Electromechanical properties of biomembranes and nerves

Lipid membranes are insulators and capacitors, which can be charged by an external electric field. This phenomenon plays an important role in the field of electrophysiology, for instance when describing nerve pulse conduction. Membranes are also made of polar molecules meaning that they contain molecules with permanent electrical dipole moments. Therefore, the properties of membranes are subject to changes in trans-membrane voltage. Vice versa, mechanical forces on membranes lead to changes in the membrane potential. Associated effects are flexoelectricity, piezoelectricity, and electrostriction. Lipid membranes can melt from an ordered to a disordered state. Due to the change of membrane dimensions associated with lipid membrane melting, electrical properties are linked to the melting transition. Melting of the membrane can induce changes in trans-membrane potential, and application of voltage can lead to a shift of the melting transition.

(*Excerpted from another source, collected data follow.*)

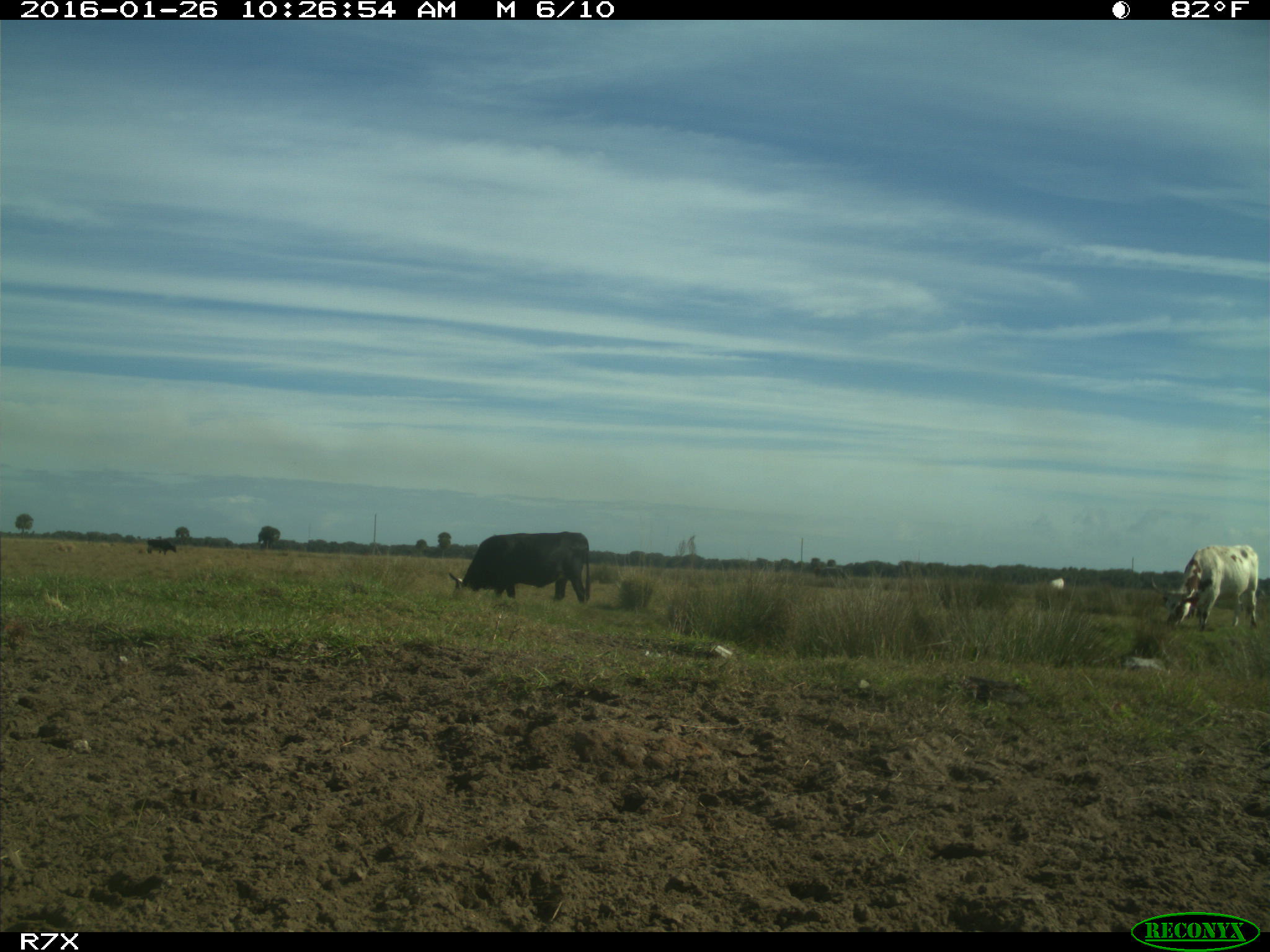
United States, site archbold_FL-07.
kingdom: Animalia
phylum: Chordata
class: Mammalia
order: Artiodactyla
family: Bovidae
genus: Bos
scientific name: Bos taurus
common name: domestic cow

Further, close to transitions membranes are very susceptible to piezoelectric phenomena. We discuss these phenomena in relation with the occurrence of lipid ion channels. Close to melting transitions, lipid membranes display step-wise ion conduction events, which are indistinguishable from protein ion channels. These channels display a voltage-dependent open probability. One finds asymmetric current-voltage relations of the pure membrane very similar to those found for various protein channels. This asymmetry falsely has been considered a criterion to distinguish lipid channels from protein channels. However, we show that the asymmetry can arise from the electromechanical properties of the lipid membrane itself. Finally, we discuss electromechanical behavior in connection with the electromechanical theory of nerve pulse transduction. It has been found experimentally that nerve pulses are related to changes in nerve thickness. Thus, during the nerve pulse a solitary mechanical pulse travels along the nerve. Due to electromechanical coupling it is unavoidable that this pulse generates a trans-membrane voltage. In the past, we have proposed that this electromechanical pulse is the origin of the action potential in nerves.

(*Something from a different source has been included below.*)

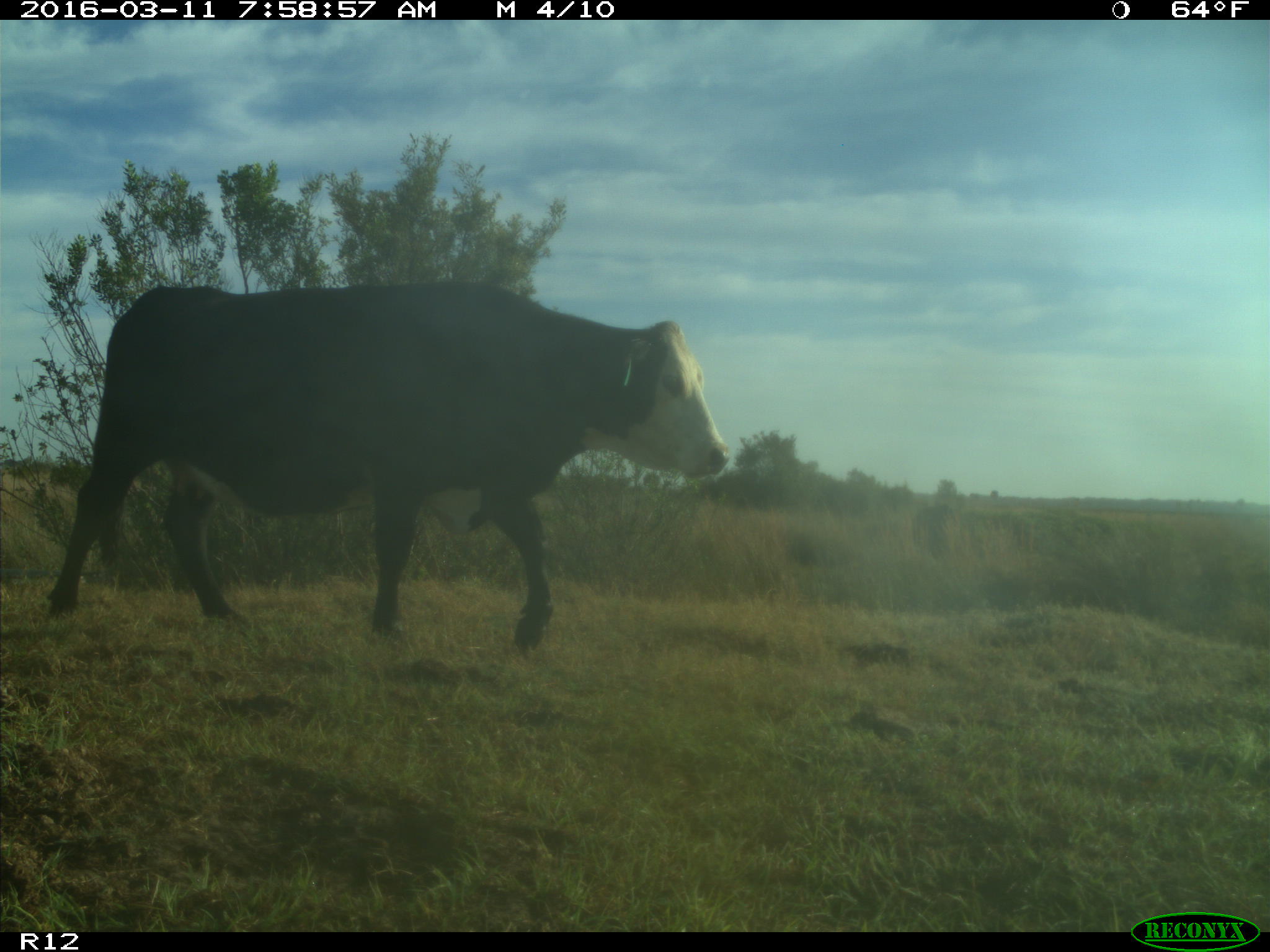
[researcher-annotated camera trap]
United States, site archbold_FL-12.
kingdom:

Sound Propagation in Lipid Membranes

It has recently been shown that in-plane sound waves can propagate over long distances in lipid monolayers [1]. Earlier it has been proposed that the propagation of nerve signals can be described by sound phenomena called solitons [2]. The implications of sound propagation in lipid membranes for signaling in biology are far reaching and insight into this is essential for further investigation. Particularly interesting are propagation properties in the vicinity of the biologically relevant lipid melting transition, where mechanical and thermodynamical properties of the system change drastically. We have theoretically addressed the properties of sound propagation in lipid membranes throughout the lipid melting transition. We explored dispersion and attenuation for low frequency sound propagation, a regime previously unexplored. We find that dispersion and attenuation is closely related to the relaxation and the state of lipid membranes [3]. Interestingly, the vast significant changes of dispersion and attenuation occur on timescales similar to ion channel open times and the temporal length of the nerve pulse.[1] Griesbauer et al., PRL, 108, 198103 (2012).[2] Heimburg & Jackson, PNAS, 102, 9790 (2005).[3] Mosgaard et al., Adv. Planar Lipid Bilayers Liposomes, 16 (2012).